Required work: State the number of lines in these records holding "wildebeestblue". Say nothing more.

*** Excerpted records ***

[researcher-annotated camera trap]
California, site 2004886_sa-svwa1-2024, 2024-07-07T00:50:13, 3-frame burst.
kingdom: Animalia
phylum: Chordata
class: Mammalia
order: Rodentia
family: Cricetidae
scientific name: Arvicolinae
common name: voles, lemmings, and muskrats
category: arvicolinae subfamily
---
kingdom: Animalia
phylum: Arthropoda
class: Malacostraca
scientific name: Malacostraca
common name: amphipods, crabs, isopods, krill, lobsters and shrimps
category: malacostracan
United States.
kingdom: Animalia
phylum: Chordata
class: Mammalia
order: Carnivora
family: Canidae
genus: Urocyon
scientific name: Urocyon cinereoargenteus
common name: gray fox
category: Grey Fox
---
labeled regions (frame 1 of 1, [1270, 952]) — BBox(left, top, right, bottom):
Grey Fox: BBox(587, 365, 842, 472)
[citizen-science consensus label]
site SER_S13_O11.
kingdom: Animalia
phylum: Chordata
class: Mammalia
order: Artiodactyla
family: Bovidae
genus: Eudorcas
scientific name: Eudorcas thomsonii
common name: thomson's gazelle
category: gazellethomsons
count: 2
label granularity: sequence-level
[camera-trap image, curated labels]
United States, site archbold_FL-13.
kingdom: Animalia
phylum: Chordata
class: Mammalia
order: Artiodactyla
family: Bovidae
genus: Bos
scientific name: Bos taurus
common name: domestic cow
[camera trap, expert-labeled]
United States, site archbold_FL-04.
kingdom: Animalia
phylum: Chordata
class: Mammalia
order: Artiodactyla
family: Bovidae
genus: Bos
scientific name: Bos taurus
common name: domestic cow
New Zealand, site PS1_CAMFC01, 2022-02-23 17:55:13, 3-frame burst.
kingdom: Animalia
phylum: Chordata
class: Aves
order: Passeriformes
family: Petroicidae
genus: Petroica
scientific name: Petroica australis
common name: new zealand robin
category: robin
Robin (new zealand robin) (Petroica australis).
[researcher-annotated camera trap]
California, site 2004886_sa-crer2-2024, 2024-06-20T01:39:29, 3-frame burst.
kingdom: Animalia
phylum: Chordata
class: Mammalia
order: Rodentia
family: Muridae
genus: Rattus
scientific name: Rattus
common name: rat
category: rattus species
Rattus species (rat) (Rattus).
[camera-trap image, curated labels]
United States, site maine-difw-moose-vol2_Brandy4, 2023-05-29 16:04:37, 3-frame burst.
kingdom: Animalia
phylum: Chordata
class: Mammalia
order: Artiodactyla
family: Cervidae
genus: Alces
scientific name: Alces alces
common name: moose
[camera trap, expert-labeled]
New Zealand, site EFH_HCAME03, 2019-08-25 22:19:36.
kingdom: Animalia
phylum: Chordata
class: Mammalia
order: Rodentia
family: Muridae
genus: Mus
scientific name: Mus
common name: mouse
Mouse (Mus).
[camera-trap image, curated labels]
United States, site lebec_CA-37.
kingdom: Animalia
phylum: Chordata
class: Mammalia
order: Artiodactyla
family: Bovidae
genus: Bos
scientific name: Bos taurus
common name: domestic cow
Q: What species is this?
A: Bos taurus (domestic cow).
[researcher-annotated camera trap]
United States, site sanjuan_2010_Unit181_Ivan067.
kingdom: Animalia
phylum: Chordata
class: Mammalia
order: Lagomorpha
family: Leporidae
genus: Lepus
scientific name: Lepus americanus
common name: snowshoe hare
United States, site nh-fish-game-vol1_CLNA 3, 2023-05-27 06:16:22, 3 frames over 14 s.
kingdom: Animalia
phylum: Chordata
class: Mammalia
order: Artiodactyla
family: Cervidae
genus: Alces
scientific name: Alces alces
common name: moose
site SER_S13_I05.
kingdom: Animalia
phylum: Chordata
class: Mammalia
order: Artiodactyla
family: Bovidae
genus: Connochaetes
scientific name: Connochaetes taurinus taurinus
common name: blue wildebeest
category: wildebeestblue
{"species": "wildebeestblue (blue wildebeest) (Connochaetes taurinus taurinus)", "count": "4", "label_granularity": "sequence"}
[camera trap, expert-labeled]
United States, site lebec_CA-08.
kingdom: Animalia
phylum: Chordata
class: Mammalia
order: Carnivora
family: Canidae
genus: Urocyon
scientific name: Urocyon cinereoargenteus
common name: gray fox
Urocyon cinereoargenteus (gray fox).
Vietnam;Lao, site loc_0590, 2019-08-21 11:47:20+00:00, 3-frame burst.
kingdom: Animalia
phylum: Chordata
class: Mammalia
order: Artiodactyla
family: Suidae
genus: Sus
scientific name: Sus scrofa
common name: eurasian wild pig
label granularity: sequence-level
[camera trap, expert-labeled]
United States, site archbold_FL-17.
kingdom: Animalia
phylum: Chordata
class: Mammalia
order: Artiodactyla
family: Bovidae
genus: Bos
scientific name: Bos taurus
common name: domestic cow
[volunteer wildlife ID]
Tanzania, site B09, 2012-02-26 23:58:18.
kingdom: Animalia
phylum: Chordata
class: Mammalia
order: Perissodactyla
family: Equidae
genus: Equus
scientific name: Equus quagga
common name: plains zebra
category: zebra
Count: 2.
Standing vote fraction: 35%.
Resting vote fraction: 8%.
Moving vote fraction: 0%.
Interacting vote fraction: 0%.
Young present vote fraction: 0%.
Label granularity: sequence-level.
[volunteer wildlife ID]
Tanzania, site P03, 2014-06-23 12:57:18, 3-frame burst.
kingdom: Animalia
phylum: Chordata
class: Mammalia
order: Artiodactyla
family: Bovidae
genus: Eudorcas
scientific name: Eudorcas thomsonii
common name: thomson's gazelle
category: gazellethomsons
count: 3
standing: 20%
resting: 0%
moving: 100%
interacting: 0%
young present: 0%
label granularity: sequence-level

*** End of Excerpted records ***

Reply to the exercise: 2